Furthermore, I developed a stochastic finite-time optimal control framework by exploiting connections between stochastic Lyapunov theory for finite time stability in probability and stochastic Bellman theory. In particular, I showed that finite time stability in probability of the closed-loop nonlinear system is guaranteed by means of a Lyapunov function that can clearly be seen to be the solution to the steady state form of the stochastic Bellman equation, and hence, guaranteeing both stochastic finite time stability and optimality. This control architecture was applied to the optimal stochastic finite time stabilization of spacecraft dynamics.

In future research, I will focus on bridging the gap between stochastic optimal control theory and practical applications.
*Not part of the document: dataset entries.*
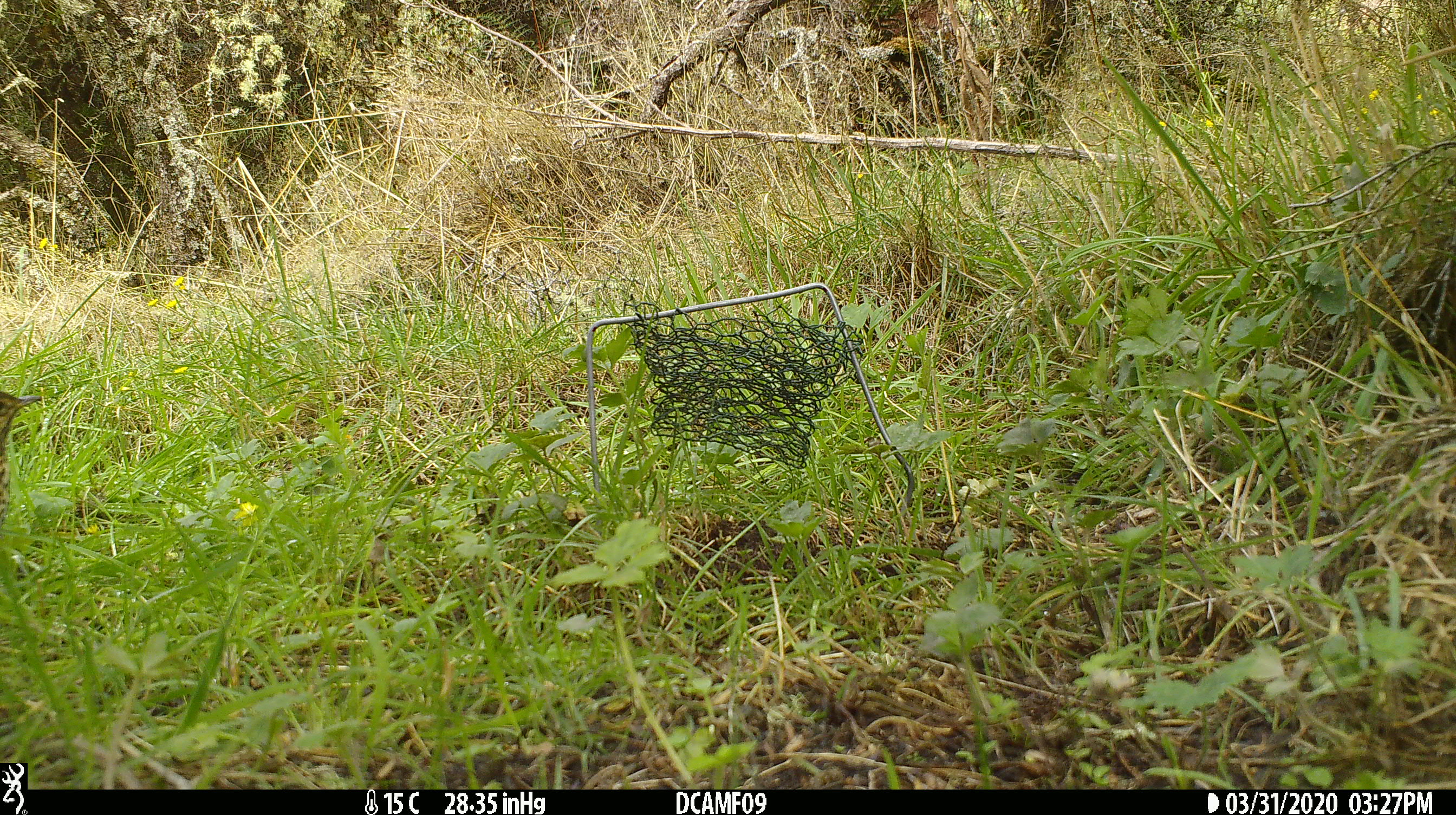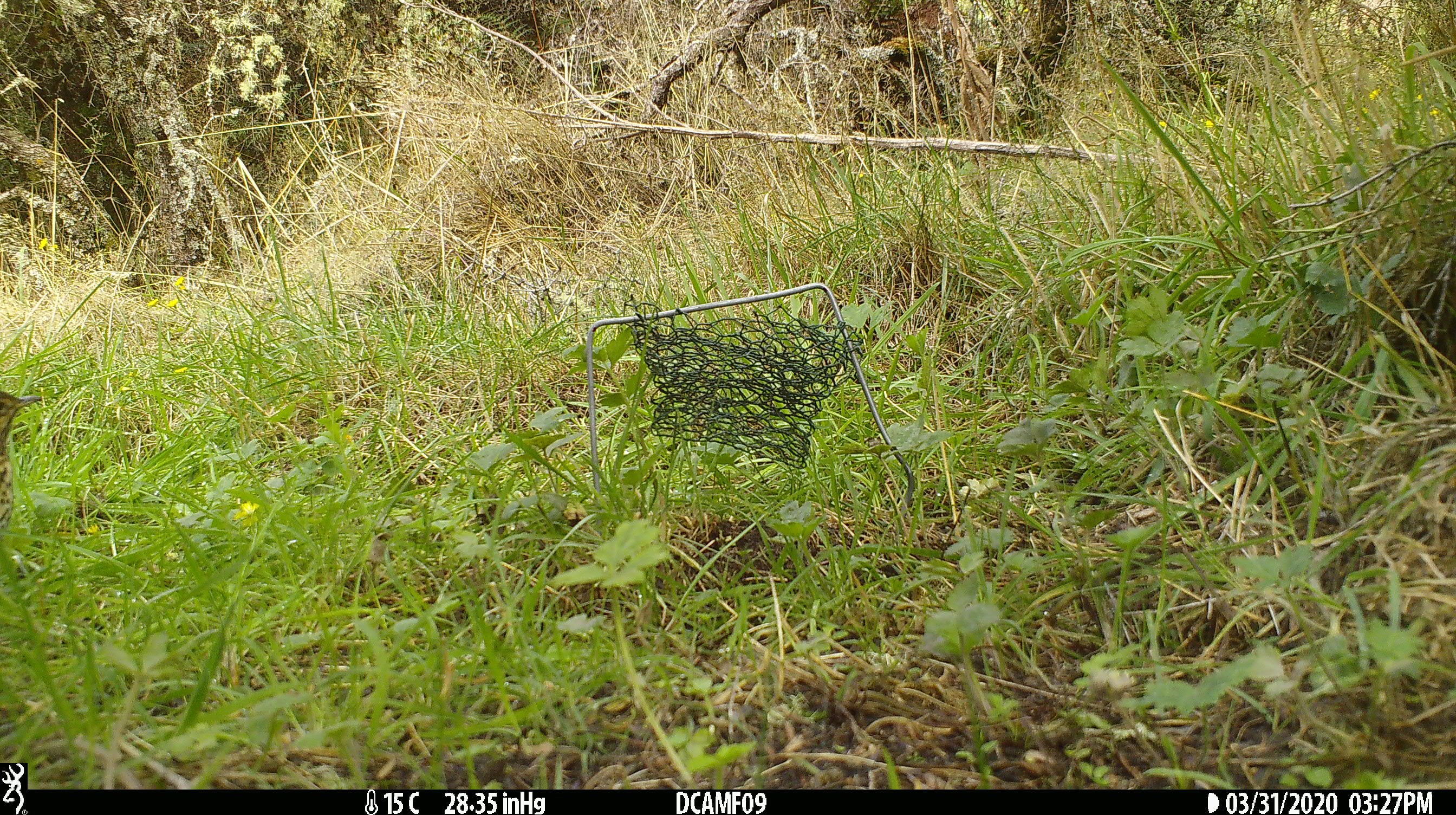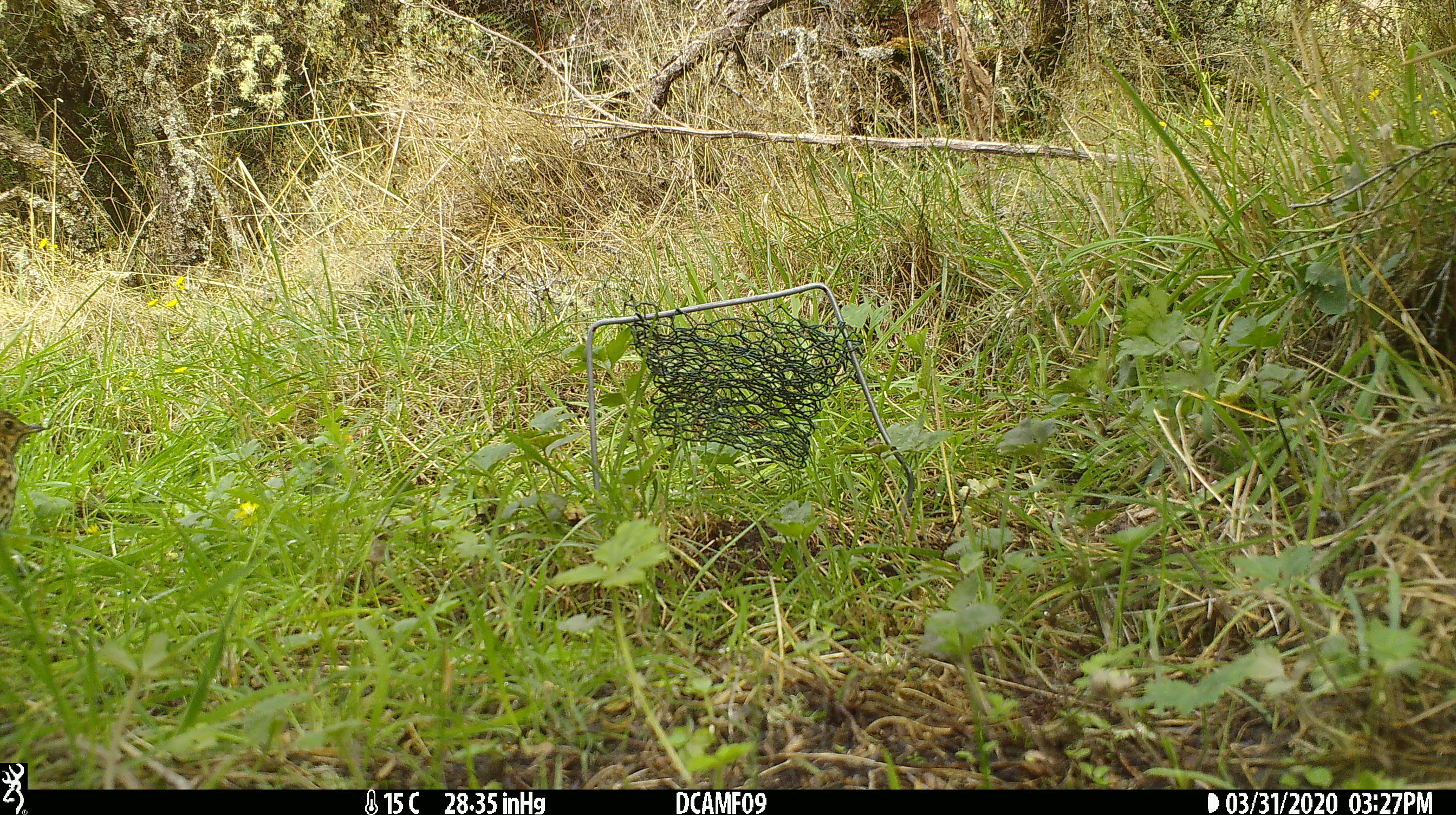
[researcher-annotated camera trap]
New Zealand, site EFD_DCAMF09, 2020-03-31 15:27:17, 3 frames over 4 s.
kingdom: Animalia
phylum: Chordata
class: Aves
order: Passeriformes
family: Turdidae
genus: Turdus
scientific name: Turdus philomelos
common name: song thrush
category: thrush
Thrush (song thrush) (Turdus philomelos).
Specifically, I plan to merge my stochastic optimal control framework with data-driven reinforcement learning control for learning the optimal control policy online and in fixed time.

Thermodynamics, large-scale systems, and multi-agent systems

My current research has concentrated on coordinated control of large-scale stochastic multi-agent networked systems. In many applications involving multiagent systems, a group of agents are required to agree on certain quantities of interest. In such applications, it is important to develop information consensus protocols for a network of dynamic agents.

As part of this ongoing research effort, I am addressing semistable (i.e., Lyapunov stable plus convergent) consensus problems for nonlinear stochastic network systems with switching communication topologies to address communication dropouts. In particular, I am developing a thermodynamic-based stochastic control framework in order to consider random communication disturbances between agents in the network, wherein the evolution of each link of the random network follows a Markov process. This will necessitate the development of almost sure consensus of multiagent systems with nonlinear stochastic dynamics under distributed nonlinear consensus protocols.